A Passover Message from Maayan Schoen

A Passover Message from Maayan Schoen

For our Passover holiday issue, we invited members of our community to share their responses.

Maayan Schoen is a senior at Atlanta Jewish Academy.

Mayaan Schoen
Mayaan Schoen

The poetry of Yehuda Amichai, an Israeli poet who fought in many of Israel’s wars, has been a source of catharsis to me at points of inflection in my life this year. Fittingly, the following poem was used as a prompt at a Shabbat reunion I attended for my seminary right after a big life change.
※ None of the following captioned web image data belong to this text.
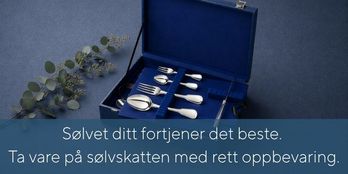 Ta vare på sølvskatten med rett oppbevaring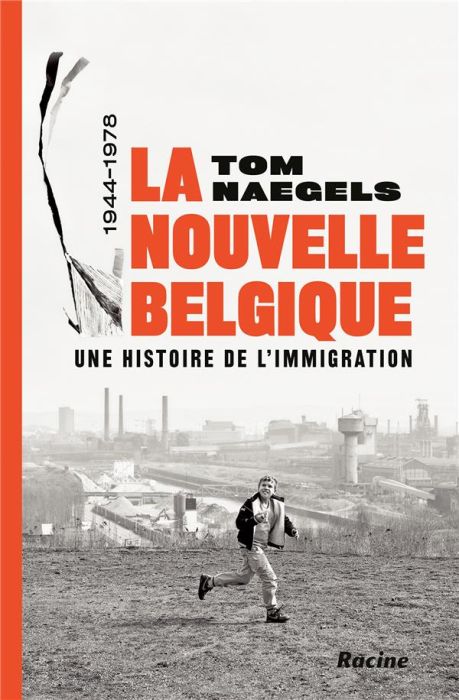 Emprunter La nouvelle Belgique. Une histoire de l'immigration 1944-1978 livre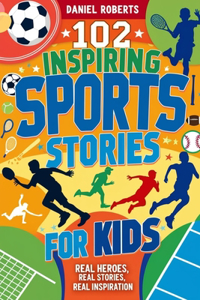 102 Inspiring Sports Stories for Kids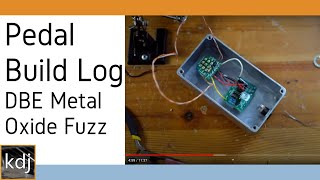 Pedal Build Log - DBE Metal Oxide Fuzz | How to Build & Tone Test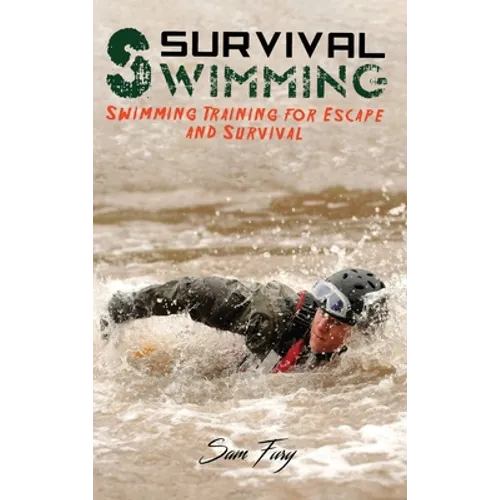 Survival Swimming: Swimming Training for Escape and Survival - Hardcover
There are many insights to draw from it; I have been thinking about how it relates to freedom in anticipation of Pesach:

The Place Where We Are Right

From the place where we are right
flowers will never grow
in the spring.
The place where we are right
is hard and trampled
like a yard.
But doubts and loves
dig up the world
like a mole, a plough.
And a whisper will be heard in the place
where the ruined
house once stood.

We are not free, I believe, when we do not allow for doubts and loves to dig up the world. We are not free when we must always be right, must always be certain, nor when we cannot let go of something we thought we were right about but are not.
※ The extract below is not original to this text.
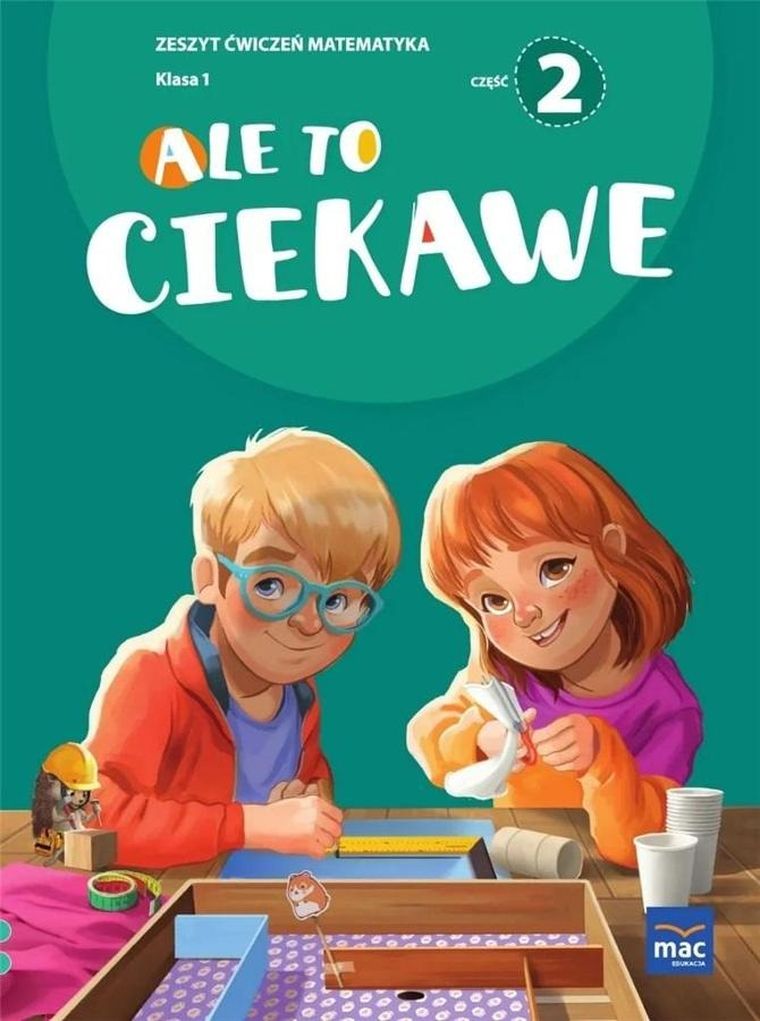 Ale to ciekawe SP1 Ćwiczenia. Matematyka. Część 2 + zakładka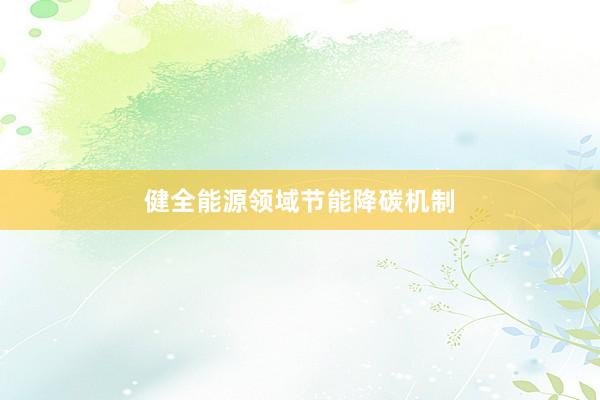 健全能源领域节能降碳机制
In our faith, our relationships, our dreams, goals, willingness to take part in community, and other central areas of meaning in our lives, what space do we give ourselves for doubt and to carry on comfortably when we have it, and how quick are we to give up on something entirely because of doubt? From the place where we are right, flowers will never grow: I’d like to suggest that we are not free when we limit ourselves to operating only when we know (or feel) things with certainty.

And, aren’t we making a more meaningful choice when we choose to believe, or to love, or to partake when we aren’t able to supply all of the answers like we would on an exam? Acts of faith are such because of the inability to know some aspect of the subject/object with certainty, and our choice to act anyway.

I am not saying to ignore the little voice in your head that tells you when something is wrong. I am saying not to let that voice dominate and render you unfree. It is important to be a critical thinker and to act with purpose. But, as I have seen with friends who struggle with faith and relationships, you are in more danger when you think something in absolute terms — the total absence of doubt — and then confront a crisis of faith when you find out you were wrong — than when you are flexible with your thinking all along and allow for doubt. It is harder to be rocked by new information when you are free and critical in your thinking to begin with.

One of the reasons I bring up this topic is because I know that many people are instinctively reaching towards practices, communities, and labels in the Jewish world that they might have eschewed before the present crisis of antisemitism, but some might hesitate, not sure if they believe in this or that, identify with every aspect of some label, or are “Jewish enough” to engage in that way. I encourage you not to let that stop you, but to embrace it as a sign to go toward that thing. I think it can be a goal to get to a place where you feel no hesitation to believe, love, or act despite the presence of doubt (as long as there is also love).

Leave your struggles behind — if you want to believe in God, but you have certain doubts that you don’t know how to address, you are free to believe anyway. If you want to love someone, but are plagued by what-ifs, love them anyway. If you want to take on more Jewish practices, but you’re not sure about others, or you’re not sure if that’s “you,” freely embrace these choices that belong to you. If you want to be a Zionist but you’re hesitant about some aspect of Israel’s government or what other people might think, you are free to support Israel. And so on.

Allow doubts and love to mingle together to create the conditions for life — to dig up the world and plant it again.

Maayan Schoen studied in the Migdal Oz Beit Midrash for Women in Israel and recently graduated from Yale University. She now lives in Jerusalem and is chief of staff for Deputy Mayor of Jerusalem and Special Envoy for Innovation Fleur Hassan-Nahoum.